START Given records

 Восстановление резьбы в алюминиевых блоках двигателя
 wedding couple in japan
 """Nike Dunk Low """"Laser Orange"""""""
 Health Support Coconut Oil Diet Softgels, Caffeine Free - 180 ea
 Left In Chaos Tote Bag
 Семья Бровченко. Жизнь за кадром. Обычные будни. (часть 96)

END Given records
START Given records

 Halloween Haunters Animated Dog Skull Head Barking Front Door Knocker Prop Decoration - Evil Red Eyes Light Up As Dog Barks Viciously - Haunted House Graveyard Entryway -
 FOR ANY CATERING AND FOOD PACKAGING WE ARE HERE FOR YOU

END Given records

#### Your assignment
Within the listing above, the range opens at the line with "Halloween Haunters Animated" and closes at the line with "FOR ANY CATERING". Reproduce exactly the lines of that range, including both ends.

#### Response
 Halloween Haunters Animated Dog Skull Head Barking Front Door Knocker Prop Decoration - Evil Red Eyes Light Up As Dog Barks Viciously - Haunted House Graveyard Entryway -
 FOR ANY CATERING AND FOOD PACKAGING WE ARE HERE FOR YOU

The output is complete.